La nomination d'un entraîneur-chef unilingue anglophone pour le Canadien a suscité une réaction unanime au Québec. Elle transcende les habituelles barrières politiques. Les francophones ont été blessés par ce choix qui trahit un manque de respect. Mais cette décision n'est pas seulement inélégante. Elle est également stupide.

Politiciens et commentateurs ont tous souligné le fait que le Canadien est une institution centenaire. Sans jamais avoir été francophone, ce club a joué un rôle dans l'histoire du Québec et il occupe une place particulière dans le coeur des Canadiens français. Parce que le Canadien fait partie du patrimoine, qu'il est enraciné dans la culture québécoise, ses dirigeants ont l'obligation morale de respecter l'espace francophone.

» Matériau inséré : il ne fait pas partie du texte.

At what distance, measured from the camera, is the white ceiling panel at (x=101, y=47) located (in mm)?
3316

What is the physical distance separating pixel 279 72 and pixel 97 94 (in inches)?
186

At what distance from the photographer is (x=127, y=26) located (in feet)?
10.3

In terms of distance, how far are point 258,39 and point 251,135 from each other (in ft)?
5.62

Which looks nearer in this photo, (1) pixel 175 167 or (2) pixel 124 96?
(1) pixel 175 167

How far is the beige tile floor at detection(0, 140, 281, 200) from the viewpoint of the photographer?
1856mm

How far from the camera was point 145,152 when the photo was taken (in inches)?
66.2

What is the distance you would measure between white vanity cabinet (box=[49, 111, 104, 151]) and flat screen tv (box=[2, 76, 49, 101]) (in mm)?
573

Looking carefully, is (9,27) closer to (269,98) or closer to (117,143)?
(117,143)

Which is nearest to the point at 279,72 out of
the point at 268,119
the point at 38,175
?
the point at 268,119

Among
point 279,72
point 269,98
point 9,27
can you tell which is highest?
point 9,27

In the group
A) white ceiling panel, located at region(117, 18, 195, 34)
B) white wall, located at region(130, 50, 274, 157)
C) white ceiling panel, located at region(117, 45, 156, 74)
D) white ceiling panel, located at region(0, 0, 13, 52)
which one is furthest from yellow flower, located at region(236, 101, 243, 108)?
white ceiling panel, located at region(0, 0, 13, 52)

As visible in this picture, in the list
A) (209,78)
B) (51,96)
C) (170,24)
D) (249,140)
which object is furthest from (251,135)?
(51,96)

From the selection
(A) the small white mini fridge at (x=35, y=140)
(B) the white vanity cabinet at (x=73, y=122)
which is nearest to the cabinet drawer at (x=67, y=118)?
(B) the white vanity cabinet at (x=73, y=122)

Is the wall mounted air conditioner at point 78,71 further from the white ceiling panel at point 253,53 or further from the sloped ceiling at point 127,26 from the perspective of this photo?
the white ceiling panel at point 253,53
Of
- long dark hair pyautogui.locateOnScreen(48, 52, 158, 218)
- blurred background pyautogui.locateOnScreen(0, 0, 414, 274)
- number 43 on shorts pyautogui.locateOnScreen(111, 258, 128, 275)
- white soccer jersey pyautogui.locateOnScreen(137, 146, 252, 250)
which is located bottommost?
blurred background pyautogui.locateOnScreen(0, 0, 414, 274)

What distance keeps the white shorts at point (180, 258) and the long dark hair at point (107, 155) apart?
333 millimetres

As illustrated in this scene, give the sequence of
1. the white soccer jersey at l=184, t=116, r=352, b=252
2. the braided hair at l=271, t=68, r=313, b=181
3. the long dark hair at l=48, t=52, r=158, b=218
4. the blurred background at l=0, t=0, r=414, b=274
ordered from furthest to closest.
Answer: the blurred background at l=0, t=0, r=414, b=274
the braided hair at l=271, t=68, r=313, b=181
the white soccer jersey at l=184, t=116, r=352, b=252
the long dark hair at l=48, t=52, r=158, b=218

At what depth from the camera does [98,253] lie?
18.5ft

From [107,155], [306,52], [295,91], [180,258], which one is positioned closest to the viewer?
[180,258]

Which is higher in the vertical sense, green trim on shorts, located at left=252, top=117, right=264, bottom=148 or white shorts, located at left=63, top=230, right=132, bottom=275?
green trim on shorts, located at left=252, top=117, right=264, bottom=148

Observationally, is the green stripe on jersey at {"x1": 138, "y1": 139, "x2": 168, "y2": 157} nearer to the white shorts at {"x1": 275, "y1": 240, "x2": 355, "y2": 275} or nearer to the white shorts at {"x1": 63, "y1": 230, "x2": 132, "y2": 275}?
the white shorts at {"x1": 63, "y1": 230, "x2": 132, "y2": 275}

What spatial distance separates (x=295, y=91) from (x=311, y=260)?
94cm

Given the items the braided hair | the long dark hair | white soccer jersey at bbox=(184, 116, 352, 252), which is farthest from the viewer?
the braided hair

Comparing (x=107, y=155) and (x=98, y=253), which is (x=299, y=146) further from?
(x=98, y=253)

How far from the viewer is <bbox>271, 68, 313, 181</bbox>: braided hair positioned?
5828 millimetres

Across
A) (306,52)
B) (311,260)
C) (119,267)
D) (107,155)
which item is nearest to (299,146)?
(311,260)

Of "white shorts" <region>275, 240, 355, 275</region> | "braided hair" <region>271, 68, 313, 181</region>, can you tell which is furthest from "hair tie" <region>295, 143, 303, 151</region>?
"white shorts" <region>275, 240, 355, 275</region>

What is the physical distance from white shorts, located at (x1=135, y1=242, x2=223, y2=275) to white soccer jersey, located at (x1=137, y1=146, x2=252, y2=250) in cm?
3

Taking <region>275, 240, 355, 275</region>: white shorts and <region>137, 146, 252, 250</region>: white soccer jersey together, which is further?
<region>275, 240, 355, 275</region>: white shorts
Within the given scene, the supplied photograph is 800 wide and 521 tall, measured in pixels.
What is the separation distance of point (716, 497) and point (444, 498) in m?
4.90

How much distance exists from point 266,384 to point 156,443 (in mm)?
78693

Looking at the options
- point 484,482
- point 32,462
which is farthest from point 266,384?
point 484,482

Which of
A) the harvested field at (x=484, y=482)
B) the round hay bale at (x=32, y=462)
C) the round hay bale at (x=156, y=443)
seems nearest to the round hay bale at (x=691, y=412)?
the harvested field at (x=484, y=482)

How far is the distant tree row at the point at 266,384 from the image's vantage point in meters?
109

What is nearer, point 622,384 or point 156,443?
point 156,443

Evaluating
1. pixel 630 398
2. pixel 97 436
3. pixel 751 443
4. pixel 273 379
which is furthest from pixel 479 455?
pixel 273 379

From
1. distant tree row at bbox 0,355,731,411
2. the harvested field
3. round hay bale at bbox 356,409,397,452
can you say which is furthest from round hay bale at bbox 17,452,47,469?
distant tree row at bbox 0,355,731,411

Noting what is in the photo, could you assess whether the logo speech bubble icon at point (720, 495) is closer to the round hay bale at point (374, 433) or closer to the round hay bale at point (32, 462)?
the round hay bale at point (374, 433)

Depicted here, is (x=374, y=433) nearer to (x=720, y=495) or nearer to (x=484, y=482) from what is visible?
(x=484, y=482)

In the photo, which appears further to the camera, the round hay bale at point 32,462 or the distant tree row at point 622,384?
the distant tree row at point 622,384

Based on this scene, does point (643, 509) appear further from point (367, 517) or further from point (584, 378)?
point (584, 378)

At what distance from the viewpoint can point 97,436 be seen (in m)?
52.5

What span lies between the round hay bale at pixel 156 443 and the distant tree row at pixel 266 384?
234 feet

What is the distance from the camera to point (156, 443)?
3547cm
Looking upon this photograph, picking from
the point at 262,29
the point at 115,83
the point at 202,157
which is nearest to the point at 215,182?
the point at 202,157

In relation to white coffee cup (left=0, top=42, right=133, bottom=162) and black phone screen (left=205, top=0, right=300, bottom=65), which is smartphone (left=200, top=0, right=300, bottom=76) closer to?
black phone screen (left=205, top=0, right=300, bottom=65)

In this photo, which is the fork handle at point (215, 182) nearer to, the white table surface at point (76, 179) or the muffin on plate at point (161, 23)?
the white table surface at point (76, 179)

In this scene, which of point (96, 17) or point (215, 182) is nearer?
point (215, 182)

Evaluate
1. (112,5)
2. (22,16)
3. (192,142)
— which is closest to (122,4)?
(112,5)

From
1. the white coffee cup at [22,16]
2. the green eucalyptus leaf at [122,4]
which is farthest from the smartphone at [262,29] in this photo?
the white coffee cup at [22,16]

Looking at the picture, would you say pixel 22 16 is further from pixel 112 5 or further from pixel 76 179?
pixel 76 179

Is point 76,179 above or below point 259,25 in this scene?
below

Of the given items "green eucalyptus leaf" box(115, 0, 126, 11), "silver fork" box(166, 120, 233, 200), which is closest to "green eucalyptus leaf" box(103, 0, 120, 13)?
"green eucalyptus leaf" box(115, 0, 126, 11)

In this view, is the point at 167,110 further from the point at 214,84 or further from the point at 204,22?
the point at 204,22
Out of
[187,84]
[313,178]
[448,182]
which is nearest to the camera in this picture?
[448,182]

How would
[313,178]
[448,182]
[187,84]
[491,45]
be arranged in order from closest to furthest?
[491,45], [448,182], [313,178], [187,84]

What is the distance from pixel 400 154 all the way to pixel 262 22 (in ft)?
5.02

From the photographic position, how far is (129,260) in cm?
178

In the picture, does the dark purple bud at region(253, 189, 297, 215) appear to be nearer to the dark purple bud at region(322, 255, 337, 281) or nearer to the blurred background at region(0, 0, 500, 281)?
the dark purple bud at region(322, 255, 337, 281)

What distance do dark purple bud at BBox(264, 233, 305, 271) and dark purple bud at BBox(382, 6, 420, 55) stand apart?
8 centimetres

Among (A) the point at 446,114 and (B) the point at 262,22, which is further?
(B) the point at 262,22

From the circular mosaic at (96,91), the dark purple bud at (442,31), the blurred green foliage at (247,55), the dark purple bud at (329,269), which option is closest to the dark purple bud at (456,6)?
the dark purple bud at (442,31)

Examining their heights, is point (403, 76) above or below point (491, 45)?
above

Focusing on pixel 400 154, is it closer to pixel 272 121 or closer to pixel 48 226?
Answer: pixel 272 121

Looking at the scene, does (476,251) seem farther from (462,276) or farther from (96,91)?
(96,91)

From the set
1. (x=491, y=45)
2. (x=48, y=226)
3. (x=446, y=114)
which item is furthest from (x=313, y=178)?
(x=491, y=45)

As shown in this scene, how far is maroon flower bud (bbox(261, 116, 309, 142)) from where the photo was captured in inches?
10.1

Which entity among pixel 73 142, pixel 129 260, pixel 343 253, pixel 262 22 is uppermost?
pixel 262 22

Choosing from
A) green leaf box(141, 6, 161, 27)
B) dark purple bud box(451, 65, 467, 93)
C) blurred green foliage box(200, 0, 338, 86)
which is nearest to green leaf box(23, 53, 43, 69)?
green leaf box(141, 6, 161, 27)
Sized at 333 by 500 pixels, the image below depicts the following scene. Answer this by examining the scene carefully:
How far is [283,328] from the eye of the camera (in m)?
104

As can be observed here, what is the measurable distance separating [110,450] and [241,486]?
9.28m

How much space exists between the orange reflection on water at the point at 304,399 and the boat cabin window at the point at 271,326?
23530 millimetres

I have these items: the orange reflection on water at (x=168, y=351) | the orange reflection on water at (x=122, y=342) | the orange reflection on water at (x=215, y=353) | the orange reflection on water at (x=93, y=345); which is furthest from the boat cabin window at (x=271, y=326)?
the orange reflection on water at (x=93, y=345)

L'insensibilité de la décision de remplacer Jacques Martin par Randy Cunneyworth a été parfaitement illustrée quand le directeur-général de l'équipe, Pierre Gauthier, face au vent de critiques, est allé ajouter qu'«une langue, ça s'apprend». L'ânerie de la semaine, quand on sait que le temps d'apprentissage du français est certainement plus long que la durée de vie d'un entraîneur-chef du Canadien.

Mais je voudrais aborder une autre dimension. Le Canadien est certes une institution, mais c'est aussi une entreprise privée, qui cherche à faire des profits. Cette entreprise oeuvre dans un domaine très précis, à travers le hockey et l'organisation de spectacles, celui du divertissement grand public. Quand une entreprise tire ses revenus du public, on s'attend normalement à ce qu'elle prenne les moyens pour plaire à ce public et répondre à ses attentes.

Au strict point de vue de la gestion, le choix de Randy Cunneyworth comme instructeur est donc une mauvaise décision d'affaire. Premièrement, parce que le Canadien a indisposé son public. Deuxièmement, parce qu'il a révélé par le fait même qu'il connaît très mal son marché. Troisièmement, parce qu'il a commis une gaffe linguistique en plein milieu d'un débat sur la place de l'anglais dans les sièges sociaux. Quatrièmement, parce qu'avec un entraîneur qui ne parle pas français, il se prive du principal canal de communication direct avec la majorité de ses clients. Cinquièmement, parce que les reculs subséquents pour insister sur le caractère intérimaire de la nomination et sur le fait que le bilinguisme serait un critère pour le choix de l'entraîneur permanent trahit un étonnant degré d'improvisation.

Mais comment peut-on être aussi amateur en affaires et réussir quand même à faire de l'argent? Cela s'explique en bonne partie par la triple situation de monopole dont jouit le Canadien. Un monopole géographique: pas de concurrent sur son territoire. Un monopole stratégique: la popularité du hockey est trop forte au Québec pour qu'un autre sport puisse menacer le Canadien. Un monopole affectif: l'attachement au Canadien est à ce point indéfectible que le Canadien peut commettre bien des erreurs sans trop perdre de plumes.

Cela nous rappelle aussi que le caractère institutionnel du Canadien a un revers. À bien des égards, la culture de cette vieille institution appartient à un Québec qui n'existe plus. Une culture où les francophones ont longtemps été dominés - domination dont les traces ne sont pas complètement disparues, notamment dans la timidité de l'affirmation du fait français. Assez pour que les Québécois acceptent du Canadien des choses qu'ils n'accepteraient pas ailleurs.

On peut cependant se demander si ce monopole sera éternel. Si Québec réussit à obtenir une franchise de la Ligue nationale, on sait que les Nordiques deuxième version joueront à plein la carte fleur-de-lysée. La myopie linguistique du Canadien qui, pour l'instant ne lui fait pas beaucoup de tort, pourrait devenir un handicap.